Het zou oersaai kunnen zijn, deze opeenstapeling van soms banale en repetitieve scènes waarin de personages compleet op de proef worden gesteld. Toch weet Six duivels goed waar hij heen wil met zijn ambitieuze roman, ontstaan uit een kortverhaal dat eerder in De Brakke Hond verscheen. Aanvankelijk lijkt Vloed zelfs plotloos, maar met korte rukjes brengt Six zijn verhaal in een hogere versnelling. Met talloze stilistische hoogstandjes en een waaier aan strakke beelden laat hij de onbehaaglijkheid pagina na pagina verder toeslaan. Wanneer de metaforiek te wild in het rond gaat spatten (net als het bloed, de kots én andere lichaamssappen) roept Six zichzelf weer tot de orde. De ene keer waan je je in een hard-boiled thriller of in de postapocalyptische wereld van Cormac McCarthy's The Road, dan weer bij een nazaat van Franz Kafka. En je leest vooral gebiologeerd verder. Gloort er aan het eind dan toch een sprankel hoop door het verzopen wolkendek?

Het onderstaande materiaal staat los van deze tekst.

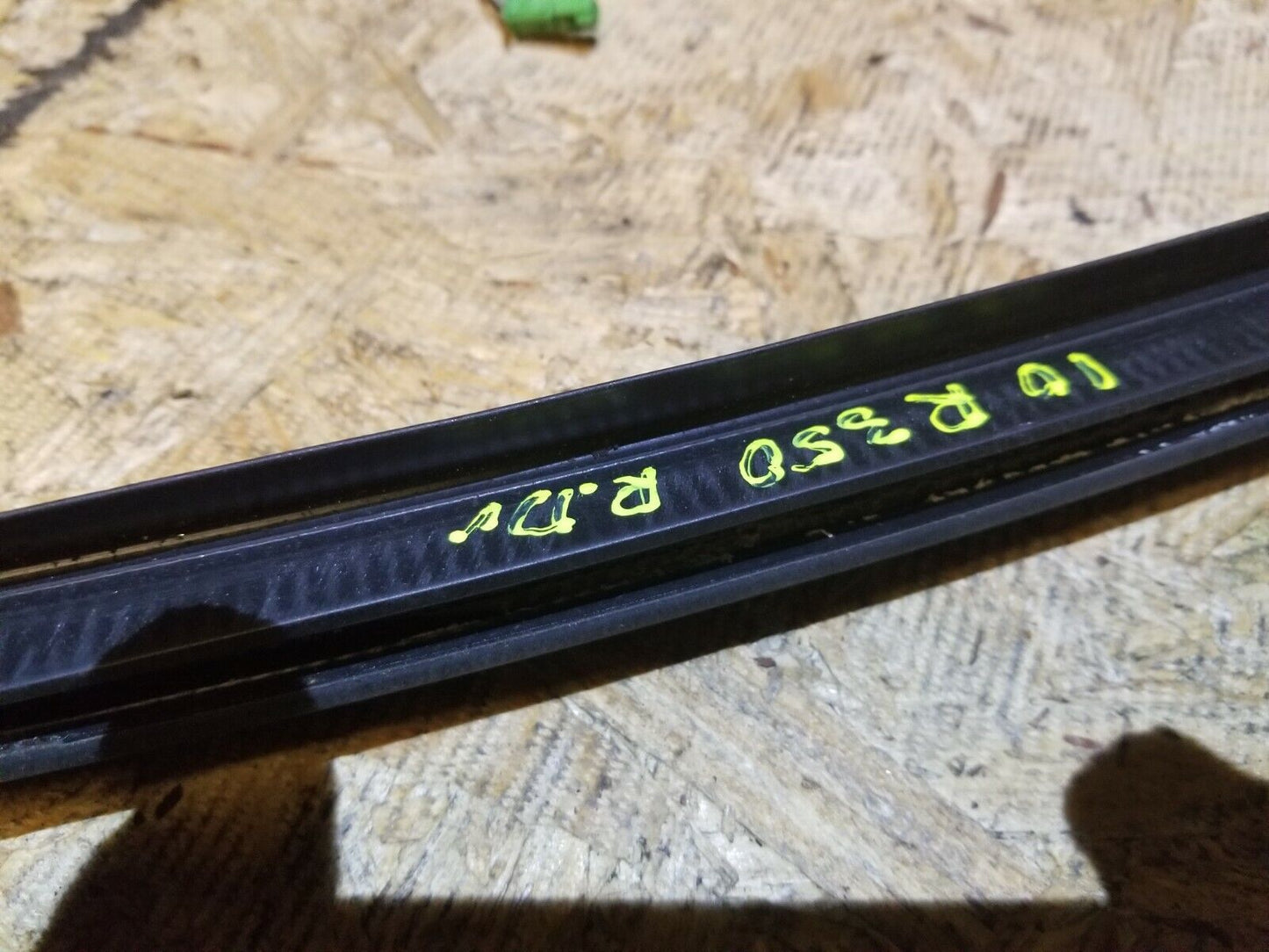 07 08 09 10 Mercedes R350 Rear Left Driver Side Quarter Window Seal  OEM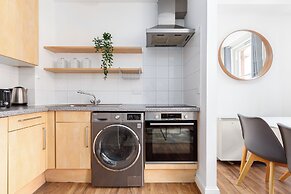 Bright 1 Bed Flat on Vibrant Brick Lane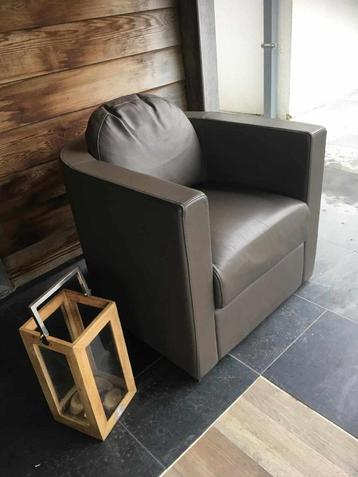 Twee prachtig lederen zeteltjes voor mancave, poolhouse ... beschikbaar voor biedingen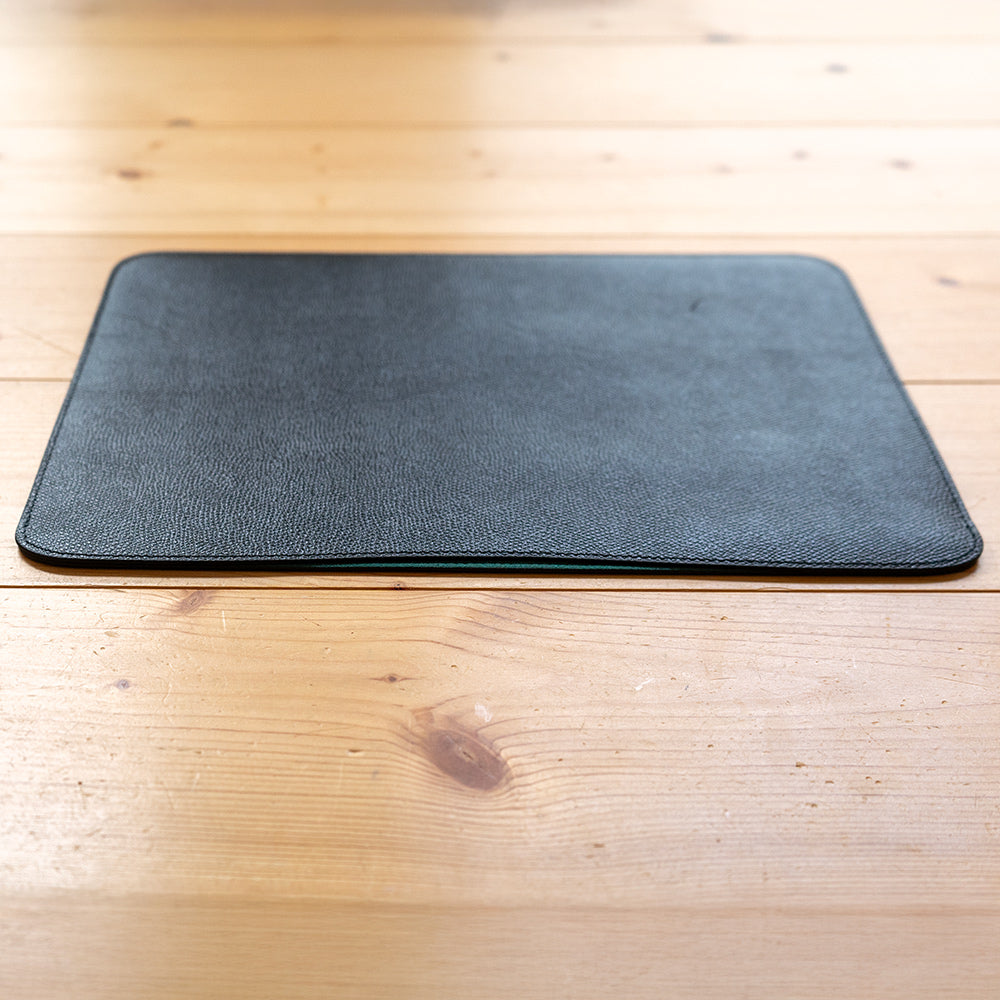 職人が作るレザースリーブ 15インチMacBook Air用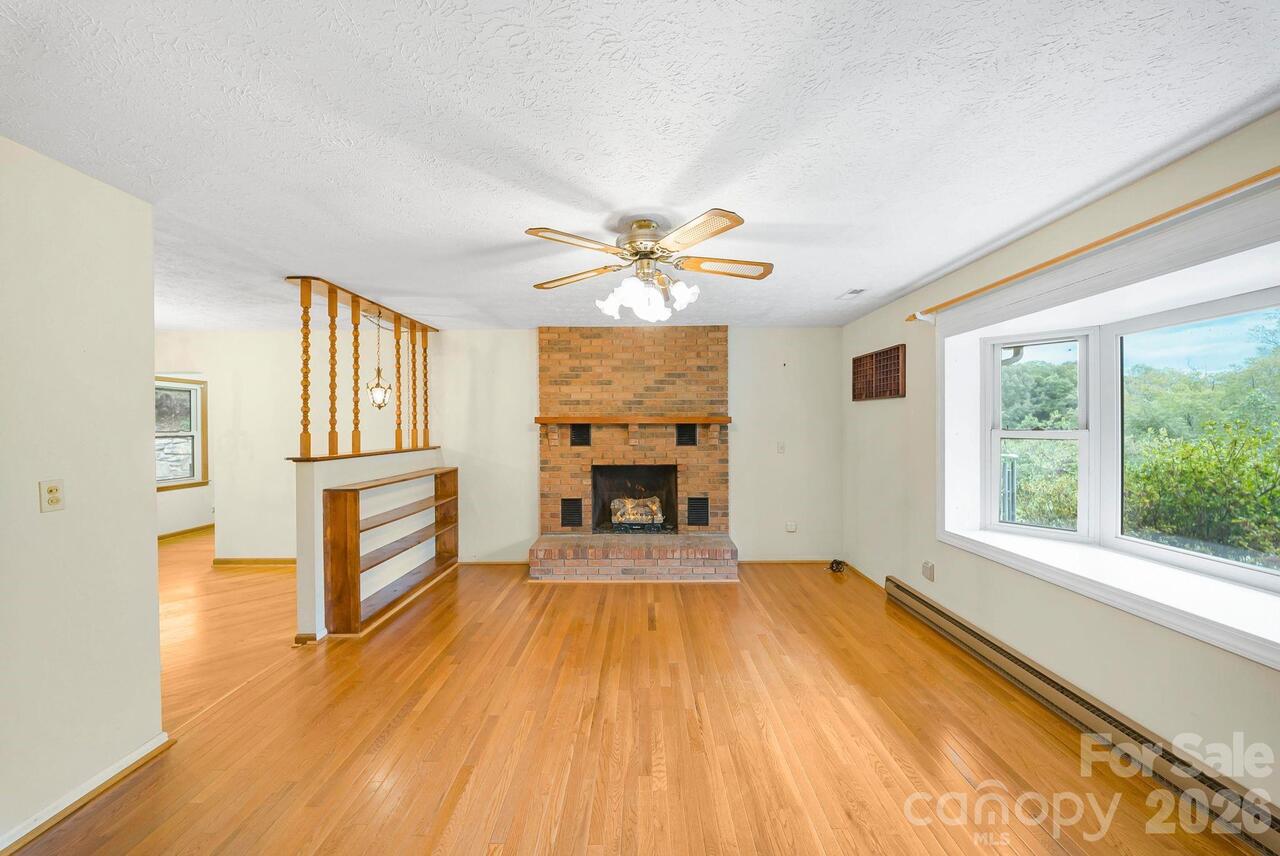 Listing Photo 20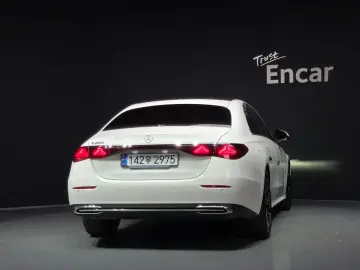 2024 Mercedes-Benz E-Класс с пробегом 12 449 км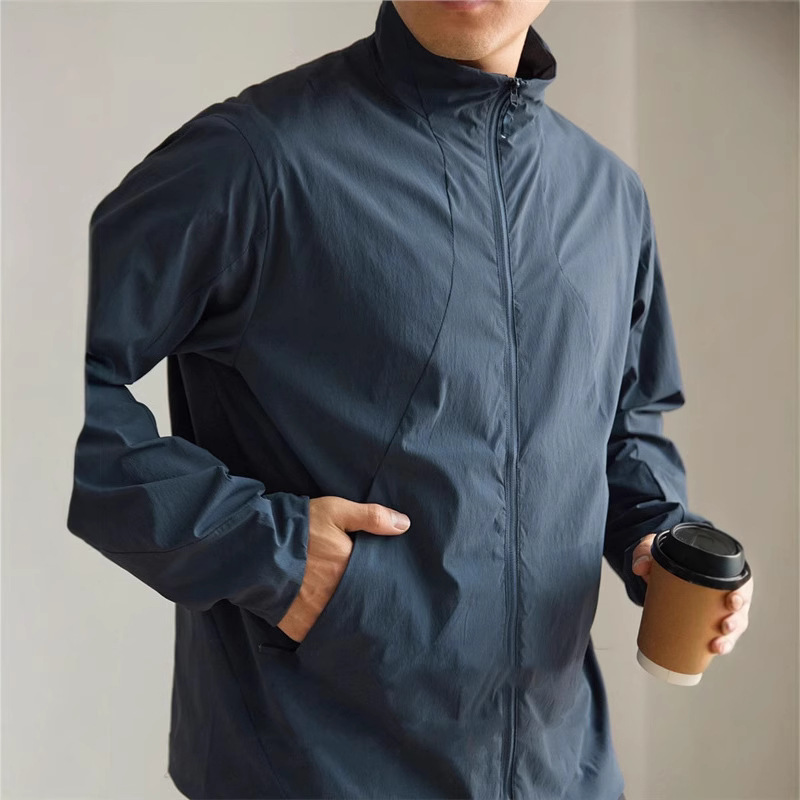 เสื้อแจ็คเก็ตเดินป่าผู้ชายสำหร - Outdoor Adventure Windbreaker บทวิจารณ์และราคา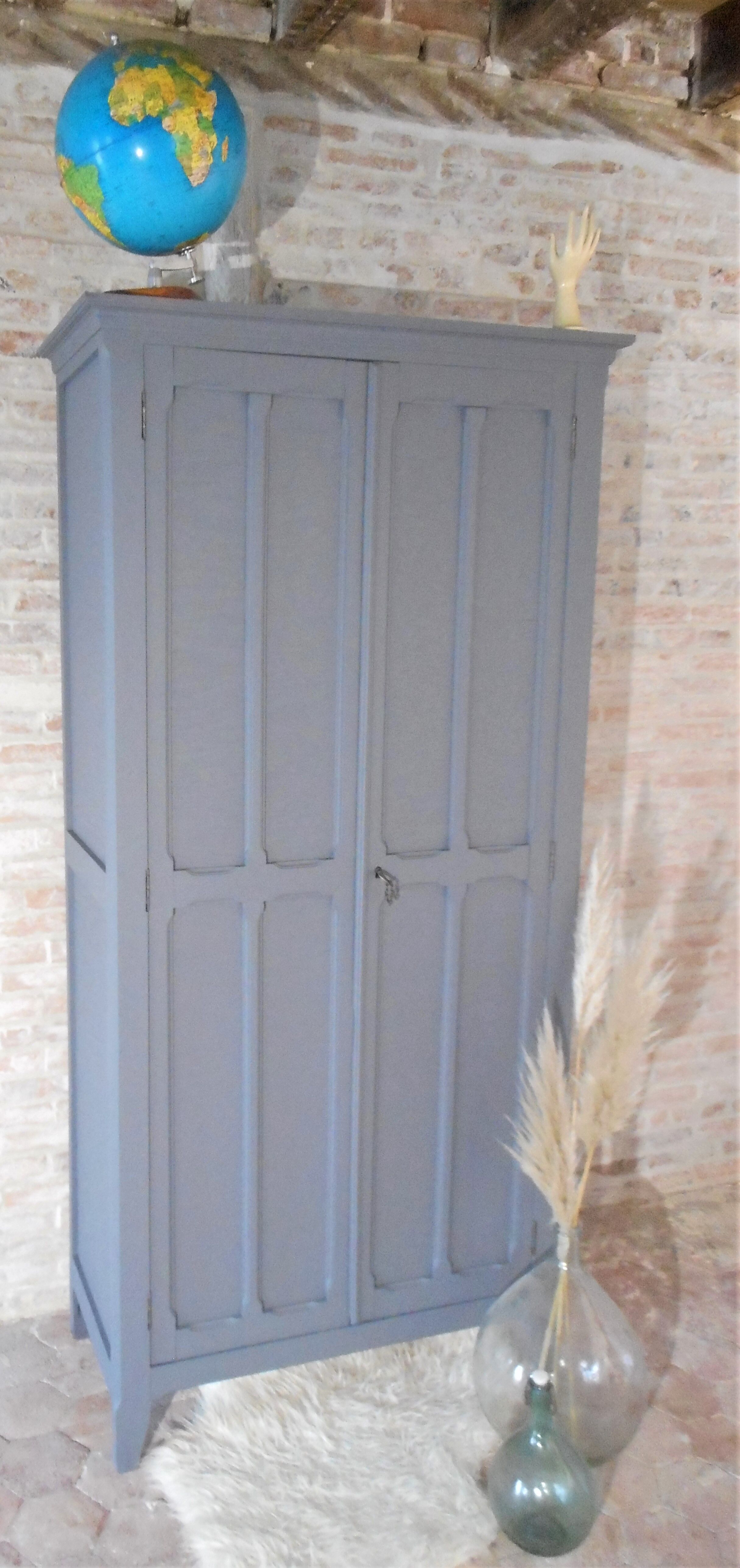 Armoire parisienne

Six prent een batterij scènes op het netvlies die je niet gauw vergeet én nestelt zich met Vloed in het kielzog van Joost Vandecasteele en diens claustrofobische universum. "Ik kan geen typisch Vlaamse roman over de koers of de psychische druk van de katholieke kerk schrijven, ik heb daar geen voeling mee", zei Six in een interview inKnack Focus. Dat belooft.

Roderik Six, Vloed, De Arbeiderspers, 262 p., 19,95 euro.